| Work task A |
Answer these questions from the column about the newspaper design seminar, giving each answer on its own line with the matching mark.
(i) How many Chronicle staffers attended the seminar?
(ii) At what time was the seminar day set to end?
(iii) When was The Chronicle last redesigned?
| Work task B |
In one to three sentences, explain why the column about the newspaper design seminar says the staffers were not really surprised by Henninger's comment that The Chronicle was "old and tired."
| Work task C |
Go on with the column about the newspaper design seminar, starting after its final sentence.

| Extract |
Last week, I wrote about how I’m entering the realm of the old and the tired, helped along by various merchandisers trying to sell me pre-planned funerals and electronic scooters.
Well, I’m not the only one who is aging.
A little over a week ago, four of us Chronicle staffers attended a design seminar led by Ed Henninger, considered a leading design “guru” for newspapers.
We were to submit examples of our newspaper pages for him to critique. After a brief session on design elements, Ed began critiquing submissions. Most got in-depth comments and advice for improvements.
But after lunch, Ed announced he was going to have to speed things up if he was going to get through all the submissions before the day ended at 4 p.m.
We waited patiently at our table for The Chronicle pages to pop up on the presentation screen.
This is what we heard:
“This is just old and tired,” said Henninger.
I was already feeling old and tired after being bombarded with mail advertisements from the Scooter Store and AARP. Now, I was hearing that the newspaper of which I recently took direction also is old and tired.
But none of us were really surprised by his comments. The last time The Chronicle was redesigned was in the mid 1980s. In fact, we had already decided we needed to start upgrading it before we went to the seminar.

| Given material |
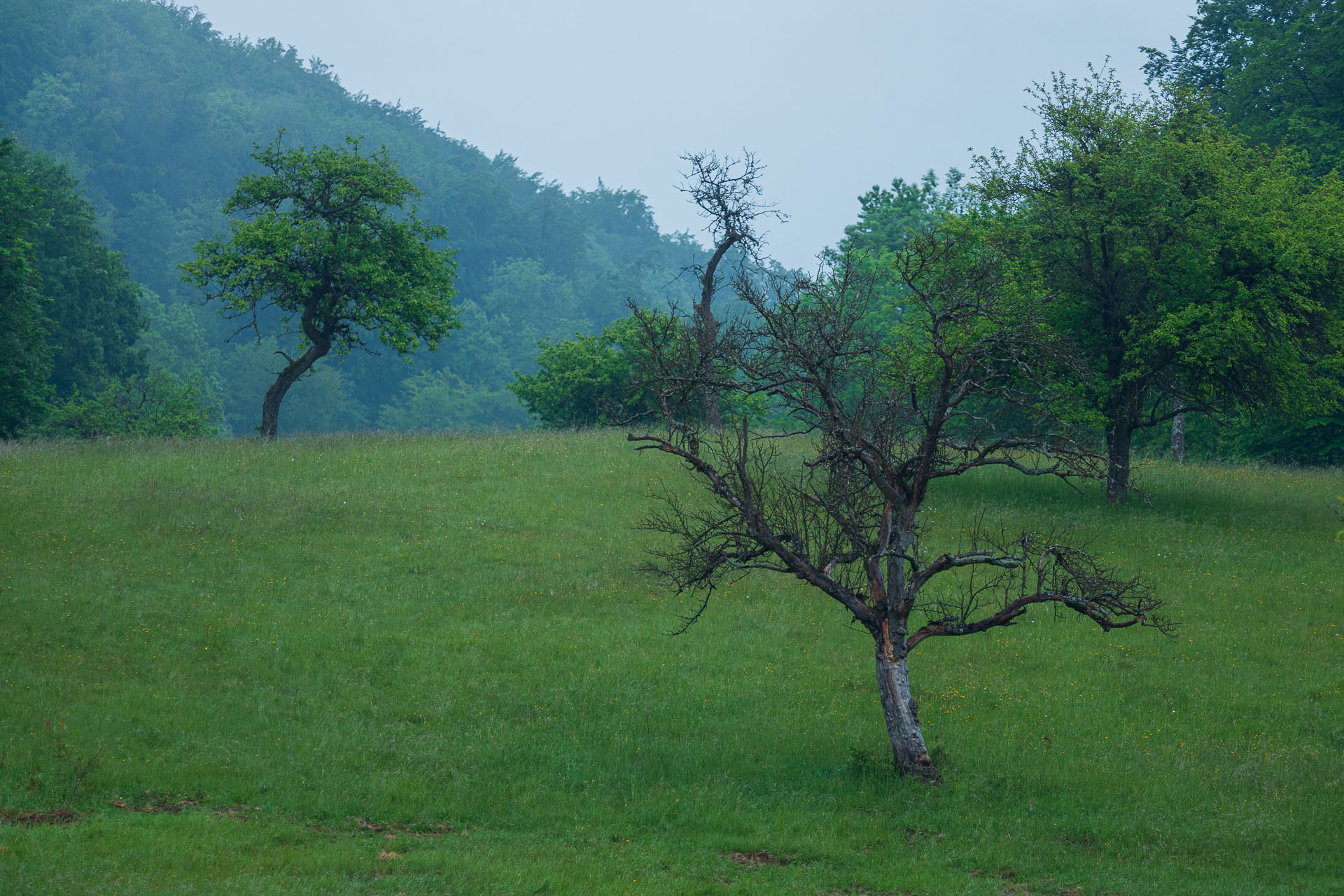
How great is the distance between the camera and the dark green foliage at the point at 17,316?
30.1 meters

| Output A |
(i) Four.
(ii) 4 p.m.
(iii) In the mid 1980s.

| Output B |
The Chronicle had not been redesigned since the mid 1980s. The staff had also already decided before the seminar that the paper needed upgrading.

| Output C |
So, you’ll be seeing some changes in the coming weeks as we start to incorporate some of Henninger’s ideas into our design.
We’ll try to implement them gradually, because old and tired people like me don’t have a lot of energy, plus our readers need time to adapt to transitional changes.
But eventually, The Chronicle may not look much like it does today.
As we make our changes, our goal is to make the newspaper easier for our readers to navigate and easier to read. We want to make our changes thoughtfully, not have them just be an effort to “jazz up” the paper, a phrase that Ed Henninger said he abhors.
I plan to occasionally use this column to explain what changes we are making and why we are making them.
And I hope our readers will give us feedback and ideas as we move forward.
After all, The Chronicle is published for you, the readers. It is your newspaper more than it is ours, and we want to do what is best for you.